Coder Perfect

By appending one row at a time, you can create a Pandas Dataframe.

Problem

I realize that Pandas is designed to load a completely populated DataFrame, but I need to start with an empty DataFrame and then fill it in one row at a time. What is the most effective method for accomplishing this?

I was able to successfully build an empty DataFrame with the following:

res = DataFrame(columns=('lib', 'qty1', 'qty2'))

Then I can add a new row and fill a field with:

res = res.set_value(len(res), 'qty1', 10.0)

It works, but it’s a little strange: -/ (It fails when trying to add a string value.)

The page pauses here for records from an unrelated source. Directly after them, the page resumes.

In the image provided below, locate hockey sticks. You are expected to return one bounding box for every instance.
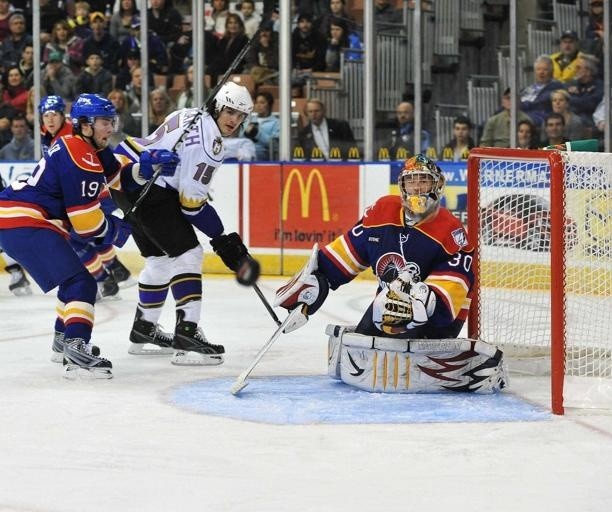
[231,303,304,396]
[123,1,276,221]
[253,281,308,333]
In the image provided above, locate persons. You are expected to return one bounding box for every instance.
[0,0,612,162]
[113,81,254,354]
[0,175,28,289]
[272,153,474,339]
[0,92,181,368]
[38,94,132,299]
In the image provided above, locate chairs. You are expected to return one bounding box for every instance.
[343,0,430,28]
[150,72,341,127]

How can I add a new row (with a different column type) to my DataFrame?

Asked by PhE

Solution #1

You can use df.loc[i], where I is the index of the row in the dataframe that you specify.

>>> import pandas as pd
>>> from numpy.random import randint

>>> df = pd.DataFrame(columns=['lib', 'qty1', 'qty2'])
>>> for i in range(5):
>>>     df.loc[i] = ['name' + str(i)] + list(randint(10, size=2))

>>> df
     lib qty1 qty2
0  name0    3    3
1  name1    2    4
2  name2    2    8
3  name3    2    1
4  name4    9    6

Answered by fred

Solution #2

There is a significantly faster technique than adding to a data frame if you can collect all of the data for the data frame ahead of time:

I had a similar scenario where adding rows to a data frame took 30 minutes while constructing a data frame from a list of dictionaries took seconds.

rows_list = []
for row in input_rows:

        dict1 = {}
        # get input row in dictionary format
        # key = col_name
        dict1.update(blah..) 

        rows_list.append(dict1)

df = pd.DataFrame(rows_list)               

Answered by ShikharDua

Solution #3

I’m concerned about performance while adding a large number of rows to a dataframe. So I tried the four most popular methods and checked their speed.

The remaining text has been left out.